# Given records
• • •

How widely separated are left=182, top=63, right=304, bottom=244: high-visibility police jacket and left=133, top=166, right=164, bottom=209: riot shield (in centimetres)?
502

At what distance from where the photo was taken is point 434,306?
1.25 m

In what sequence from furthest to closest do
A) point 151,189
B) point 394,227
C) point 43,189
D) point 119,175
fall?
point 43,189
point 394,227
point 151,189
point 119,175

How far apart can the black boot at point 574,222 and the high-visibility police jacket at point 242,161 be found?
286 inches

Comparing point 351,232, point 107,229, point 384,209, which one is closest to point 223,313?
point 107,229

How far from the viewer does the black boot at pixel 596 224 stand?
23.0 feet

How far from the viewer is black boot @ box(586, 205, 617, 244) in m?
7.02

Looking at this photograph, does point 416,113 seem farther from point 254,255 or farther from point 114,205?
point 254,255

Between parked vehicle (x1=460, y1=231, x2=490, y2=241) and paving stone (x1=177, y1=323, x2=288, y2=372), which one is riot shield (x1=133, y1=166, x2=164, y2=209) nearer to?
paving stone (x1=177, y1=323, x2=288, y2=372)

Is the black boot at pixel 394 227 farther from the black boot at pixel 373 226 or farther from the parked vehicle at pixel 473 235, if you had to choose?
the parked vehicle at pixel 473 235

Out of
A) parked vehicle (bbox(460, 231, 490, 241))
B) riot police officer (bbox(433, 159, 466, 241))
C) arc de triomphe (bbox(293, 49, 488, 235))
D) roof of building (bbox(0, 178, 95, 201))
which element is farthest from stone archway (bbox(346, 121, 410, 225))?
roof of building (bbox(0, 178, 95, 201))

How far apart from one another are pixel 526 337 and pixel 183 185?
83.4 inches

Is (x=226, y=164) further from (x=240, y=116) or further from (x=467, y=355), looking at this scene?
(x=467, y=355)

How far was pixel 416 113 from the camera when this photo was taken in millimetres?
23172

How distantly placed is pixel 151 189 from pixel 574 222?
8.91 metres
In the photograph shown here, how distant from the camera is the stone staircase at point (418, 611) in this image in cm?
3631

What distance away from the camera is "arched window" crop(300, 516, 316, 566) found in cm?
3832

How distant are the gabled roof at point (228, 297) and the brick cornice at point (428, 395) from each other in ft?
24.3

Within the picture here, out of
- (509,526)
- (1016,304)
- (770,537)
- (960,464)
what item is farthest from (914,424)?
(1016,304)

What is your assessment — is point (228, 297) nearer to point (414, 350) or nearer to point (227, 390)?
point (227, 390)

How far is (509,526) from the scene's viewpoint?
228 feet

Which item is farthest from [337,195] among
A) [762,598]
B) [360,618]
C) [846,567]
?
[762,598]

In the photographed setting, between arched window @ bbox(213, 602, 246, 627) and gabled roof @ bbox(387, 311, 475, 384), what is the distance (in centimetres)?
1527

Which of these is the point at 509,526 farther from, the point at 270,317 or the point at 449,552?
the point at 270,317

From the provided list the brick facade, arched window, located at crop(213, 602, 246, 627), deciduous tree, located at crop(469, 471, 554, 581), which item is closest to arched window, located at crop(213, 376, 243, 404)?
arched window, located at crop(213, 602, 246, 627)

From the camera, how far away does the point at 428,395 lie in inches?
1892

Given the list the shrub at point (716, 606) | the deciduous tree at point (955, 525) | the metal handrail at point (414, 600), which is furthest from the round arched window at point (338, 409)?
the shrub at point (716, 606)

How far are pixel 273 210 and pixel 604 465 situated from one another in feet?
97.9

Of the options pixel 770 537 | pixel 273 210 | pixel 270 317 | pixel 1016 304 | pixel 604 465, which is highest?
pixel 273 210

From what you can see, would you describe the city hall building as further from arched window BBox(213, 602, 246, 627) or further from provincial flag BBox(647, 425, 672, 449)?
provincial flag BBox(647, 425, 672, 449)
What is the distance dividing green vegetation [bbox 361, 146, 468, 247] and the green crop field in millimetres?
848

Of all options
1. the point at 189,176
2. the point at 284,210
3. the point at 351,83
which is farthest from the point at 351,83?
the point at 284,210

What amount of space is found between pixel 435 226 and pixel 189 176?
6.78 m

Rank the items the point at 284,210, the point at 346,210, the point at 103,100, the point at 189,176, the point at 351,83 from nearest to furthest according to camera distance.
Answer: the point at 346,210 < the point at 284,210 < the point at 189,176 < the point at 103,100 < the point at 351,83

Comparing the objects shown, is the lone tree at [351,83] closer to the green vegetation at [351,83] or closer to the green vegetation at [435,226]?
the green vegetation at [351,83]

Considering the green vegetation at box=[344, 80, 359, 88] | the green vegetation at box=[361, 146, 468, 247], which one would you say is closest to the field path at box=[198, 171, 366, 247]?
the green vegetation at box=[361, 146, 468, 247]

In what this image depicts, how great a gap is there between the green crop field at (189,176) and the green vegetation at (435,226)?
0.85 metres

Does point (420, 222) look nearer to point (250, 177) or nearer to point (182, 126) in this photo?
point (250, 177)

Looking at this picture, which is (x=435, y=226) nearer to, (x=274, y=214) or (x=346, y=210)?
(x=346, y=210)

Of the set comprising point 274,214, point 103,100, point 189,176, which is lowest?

• • •

# Instructions for the task
Restate the whole of the material exactly.

# Answer for this exercise
How widely separated are left=182, top=63, right=304, bottom=244: high-visibility police jacket and left=133, top=166, right=164, bottom=209: riot shield (in centimetres)?
502

At what distance from where the photo was taken is point 434,306?
1.25 m

In what sequence from furthest to closest do
A) point 151,189
B) point 394,227
C) point 43,189
D) point 119,175
fall?
point 43,189
point 394,227
point 151,189
point 119,175

How far apart can the black boot at point 574,222 and the high-visibility police jacket at point 242,161 be found?
286 inches

Comparing point 351,232, point 107,229, point 384,209, which one is closest to point 223,313?
point 107,229

How far from the viewer does the black boot at pixel 596 224 stand?
23.0 feet

How far from the viewer is black boot @ box(586, 205, 617, 244) in m?
7.02

Looking at this photograph, does point 416,113 seem farther from point 254,255 or farther from point 114,205?
point 254,255

Between parked vehicle (x1=460, y1=231, x2=490, y2=241) and paving stone (x1=177, y1=323, x2=288, y2=372), which one is riot shield (x1=133, y1=166, x2=164, y2=209) nearer to?
paving stone (x1=177, y1=323, x2=288, y2=372)

Is the black boot at pixel 394 227 farther from the black boot at pixel 373 226 or farther from the parked vehicle at pixel 473 235, if you had to choose?
the parked vehicle at pixel 473 235

Out of
A) parked vehicle (bbox(460, 231, 490, 241))
B) riot police officer (bbox(433, 159, 466, 241))
C) arc de triomphe (bbox(293, 49, 488, 235))
D) roof of building (bbox(0, 178, 95, 201))
which element is farthest from stone archway (bbox(346, 121, 410, 225))?
roof of building (bbox(0, 178, 95, 201))

How far apart from one another are pixel 526 337 and pixel 183 185?
83.4 inches

Is (x=226, y=164) further from (x=240, y=116) or further from (x=467, y=355), looking at this scene?
(x=467, y=355)

How far was pixel 416 113 from the camera when this photo was taken in millimetres?
23172

How distantly placed is pixel 151 189 from pixel 574 222?
8.91 metres
In the photograph shown here, how distant from the camera is the stone staircase at point (418, 611) in this image in cm?
3631

What distance away from the camera is "arched window" crop(300, 516, 316, 566) found in cm?
3832

How distant are the gabled roof at point (228, 297) and the brick cornice at point (428, 395) from each other in ft?
24.3

Within the picture here, out of
- (509,526)
- (1016,304)
- (770,537)
- (960,464)
what item is farthest from (914,424)?
(1016,304)

What is your assessment — is point (228, 297) nearer to point (414, 350) or nearer to point (227, 390)?
point (227, 390)

How far is (509,526) from the scene's viewpoint?
228 feet

Which item is farthest from [337,195] among
A) [762,598]
B) [360,618]
C) [846,567]
?
[762,598]

In the photographed setting, between arched window @ bbox(213, 602, 246, 627) and gabled roof @ bbox(387, 311, 475, 384), what is the distance (in centimetres)?
1527

Which of these is the point at 509,526 farther from, the point at 270,317 or the point at 449,552?
the point at 270,317

From the provided list the brick facade, arched window, located at crop(213, 602, 246, 627), deciduous tree, located at crop(469, 471, 554, 581), which item is closest to arched window, located at crop(213, 376, 243, 404)?
arched window, located at crop(213, 602, 246, 627)

From the camera, how far away does the point at 428,395 lie in inches?
1892

Given the list the shrub at point (716, 606) | the deciduous tree at point (955, 525) | the metal handrail at point (414, 600), which is furthest from the round arched window at point (338, 409)?
the shrub at point (716, 606)

How far are pixel 273 210 and pixel 604 465 situated from one another in feet?
97.9

Of the options pixel 770 537 | pixel 273 210 | pixel 270 317 | pixel 1016 304 | pixel 604 465, which is highest?
pixel 273 210

From what you can see, would you describe the city hall building as further from arched window BBox(213, 602, 246, 627) or further from provincial flag BBox(647, 425, 672, 449)?
provincial flag BBox(647, 425, 672, 449)
What is the distance dividing green vegetation [bbox 361, 146, 468, 247] and the green crop field in millimetres?
848

Of all options
1. the point at 189,176
2. the point at 284,210
3. the point at 351,83
which is farthest from the point at 351,83?
the point at 284,210

What amount of space is found between pixel 435 226 and pixel 189 176?
6.78 m

Rank the items the point at 284,210, the point at 346,210, the point at 103,100, the point at 189,176, the point at 351,83 from nearest to furthest according to camera distance.
Answer: the point at 346,210 < the point at 284,210 < the point at 189,176 < the point at 103,100 < the point at 351,83

Comparing the objects shown, is the lone tree at [351,83] closer to the green vegetation at [351,83] or closer to the green vegetation at [435,226]?
the green vegetation at [351,83]

Considering the green vegetation at box=[344, 80, 359, 88] | the green vegetation at box=[361, 146, 468, 247], which one would you say is closest to the field path at box=[198, 171, 366, 247]?
the green vegetation at box=[361, 146, 468, 247]

In what this image depicts, how great a gap is there between the green crop field at (189,176) and the green vegetation at (435,226)?
0.85 metres

Does point (420, 222) look nearer to point (250, 177) or nearer to point (182, 126) in this photo?
point (250, 177)

Looking at this picture, which is (x=435, y=226) nearer to, (x=274, y=214) or (x=346, y=210)?
(x=346, y=210)

Of the set comprising point 274,214, point 103,100, point 189,176, which is lowest?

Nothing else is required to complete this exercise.